Reproduce the rows below without any change, copying everything from the line containing "Of point 301,269" down to the final line.

....................

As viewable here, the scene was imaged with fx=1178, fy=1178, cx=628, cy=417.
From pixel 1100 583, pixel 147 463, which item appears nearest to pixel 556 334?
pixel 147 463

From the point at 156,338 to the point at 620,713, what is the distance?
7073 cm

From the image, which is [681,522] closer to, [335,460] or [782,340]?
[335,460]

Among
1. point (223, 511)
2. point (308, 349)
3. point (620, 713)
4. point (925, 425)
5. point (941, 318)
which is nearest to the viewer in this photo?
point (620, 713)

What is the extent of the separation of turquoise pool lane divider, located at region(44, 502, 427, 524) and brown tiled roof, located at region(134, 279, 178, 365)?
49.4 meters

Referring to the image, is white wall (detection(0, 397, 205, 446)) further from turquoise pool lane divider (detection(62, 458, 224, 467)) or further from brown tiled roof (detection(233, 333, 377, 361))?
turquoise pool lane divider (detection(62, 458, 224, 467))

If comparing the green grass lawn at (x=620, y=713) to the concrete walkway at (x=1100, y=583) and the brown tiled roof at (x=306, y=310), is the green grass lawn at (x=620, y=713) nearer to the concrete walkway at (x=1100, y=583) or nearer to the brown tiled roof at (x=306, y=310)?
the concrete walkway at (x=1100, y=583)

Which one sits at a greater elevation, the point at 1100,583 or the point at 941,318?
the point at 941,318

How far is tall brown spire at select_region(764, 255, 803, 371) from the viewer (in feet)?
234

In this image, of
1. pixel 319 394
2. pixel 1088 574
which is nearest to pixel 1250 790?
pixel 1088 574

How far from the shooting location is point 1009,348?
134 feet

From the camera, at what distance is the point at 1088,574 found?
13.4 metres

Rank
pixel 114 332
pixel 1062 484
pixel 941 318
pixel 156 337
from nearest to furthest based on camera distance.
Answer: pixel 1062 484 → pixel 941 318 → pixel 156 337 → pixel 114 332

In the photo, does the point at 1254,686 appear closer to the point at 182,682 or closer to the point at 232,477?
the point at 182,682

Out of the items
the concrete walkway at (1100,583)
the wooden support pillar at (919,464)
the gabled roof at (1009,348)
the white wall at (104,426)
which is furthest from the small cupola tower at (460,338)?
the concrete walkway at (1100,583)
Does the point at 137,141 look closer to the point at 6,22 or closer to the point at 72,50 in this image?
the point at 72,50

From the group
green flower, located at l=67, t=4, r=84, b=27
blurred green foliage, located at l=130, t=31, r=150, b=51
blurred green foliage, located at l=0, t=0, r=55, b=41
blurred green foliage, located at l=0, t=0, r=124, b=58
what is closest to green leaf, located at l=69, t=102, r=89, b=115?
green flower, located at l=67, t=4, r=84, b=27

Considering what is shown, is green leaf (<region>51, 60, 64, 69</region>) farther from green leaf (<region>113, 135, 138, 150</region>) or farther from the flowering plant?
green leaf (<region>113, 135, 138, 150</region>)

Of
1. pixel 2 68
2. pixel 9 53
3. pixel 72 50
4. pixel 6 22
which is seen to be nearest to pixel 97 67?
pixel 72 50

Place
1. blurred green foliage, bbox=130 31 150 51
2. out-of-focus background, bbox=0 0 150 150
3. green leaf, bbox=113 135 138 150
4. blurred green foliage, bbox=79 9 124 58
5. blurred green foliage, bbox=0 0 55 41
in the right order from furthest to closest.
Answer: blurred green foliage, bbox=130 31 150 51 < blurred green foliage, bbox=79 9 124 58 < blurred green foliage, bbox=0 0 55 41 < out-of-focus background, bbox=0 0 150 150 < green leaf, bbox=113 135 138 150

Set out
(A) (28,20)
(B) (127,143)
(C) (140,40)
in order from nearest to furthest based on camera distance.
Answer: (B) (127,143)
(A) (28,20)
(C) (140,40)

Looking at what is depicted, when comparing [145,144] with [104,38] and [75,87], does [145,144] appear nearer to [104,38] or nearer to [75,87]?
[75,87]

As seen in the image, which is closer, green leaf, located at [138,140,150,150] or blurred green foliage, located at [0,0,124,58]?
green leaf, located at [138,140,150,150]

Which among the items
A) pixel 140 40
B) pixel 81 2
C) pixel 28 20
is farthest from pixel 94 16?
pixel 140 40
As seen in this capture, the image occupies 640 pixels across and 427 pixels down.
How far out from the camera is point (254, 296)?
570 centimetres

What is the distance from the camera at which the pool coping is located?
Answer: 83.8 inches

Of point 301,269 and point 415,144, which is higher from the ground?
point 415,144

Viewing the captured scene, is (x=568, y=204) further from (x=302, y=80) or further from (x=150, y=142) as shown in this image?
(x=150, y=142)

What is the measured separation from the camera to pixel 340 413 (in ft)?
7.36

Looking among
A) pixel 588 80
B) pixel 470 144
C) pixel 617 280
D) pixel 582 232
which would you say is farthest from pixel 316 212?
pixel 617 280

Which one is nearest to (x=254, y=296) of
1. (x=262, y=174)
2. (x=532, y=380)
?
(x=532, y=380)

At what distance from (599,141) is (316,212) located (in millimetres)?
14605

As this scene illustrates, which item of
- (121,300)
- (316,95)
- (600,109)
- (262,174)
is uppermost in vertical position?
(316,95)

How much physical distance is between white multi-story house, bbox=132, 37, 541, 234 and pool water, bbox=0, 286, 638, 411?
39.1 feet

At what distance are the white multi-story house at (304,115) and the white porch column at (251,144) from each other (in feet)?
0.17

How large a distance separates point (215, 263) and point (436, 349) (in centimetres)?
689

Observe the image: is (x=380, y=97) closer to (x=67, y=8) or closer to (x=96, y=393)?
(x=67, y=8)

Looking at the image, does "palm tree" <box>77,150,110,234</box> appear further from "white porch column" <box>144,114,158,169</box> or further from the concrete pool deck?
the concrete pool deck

....................

• SOLUTION FOR THIS EXERCISE:
Of point 301,269 and point 415,144, which is higher from the ground?
point 415,144

Viewing the captured scene, is (x=568, y=204) further from (x=302, y=80) or further from (x=150, y=142) as shown in this image?
(x=150, y=142)

What is the measured separation from the camera to pixel 340 413 (in ft)?
7.36

Looking among
A) pixel 588 80
B) pixel 470 144
C) pixel 617 280
D) pixel 582 232
which would you say is farthest from pixel 316 212?
pixel 617 280

Which one is nearest to (x=254, y=296) of
1. (x=262, y=174)
2. (x=532, y=380)
?
(x=532, y=380)

At what distance from (599,141) is (316,212) located (in millimetres)?
14605

As this scene illustrates, which item of
- (121,300)
- (316,95)
- (600,109)
- (262,174)
is uppermost in vertical position?
(316,95)

How much physical distance is between white multi-story house, bbox=132, 37, 541, 234 and pool water, bbox=0, 286, 638, 411?
39.1 feet

At what distance are the white multi-story house at (304,115) and the white porch column at (251,144) from each other (in feet)?
0.17

How large a distance separates point (215, 263) and point (436, 349) (in centimetres)?
689

Observe the image: is (x=380, y=97) closer to (x=67, y=8) or closer to (x=96, y=393)?
(x=67, y=8)

Looking at the image, does "palm tree" <box>77,150,110,234</box> appear further from "white porch column" <box>144,114,158,169</box> or further from the concrete pool deck?
the concrete pool deck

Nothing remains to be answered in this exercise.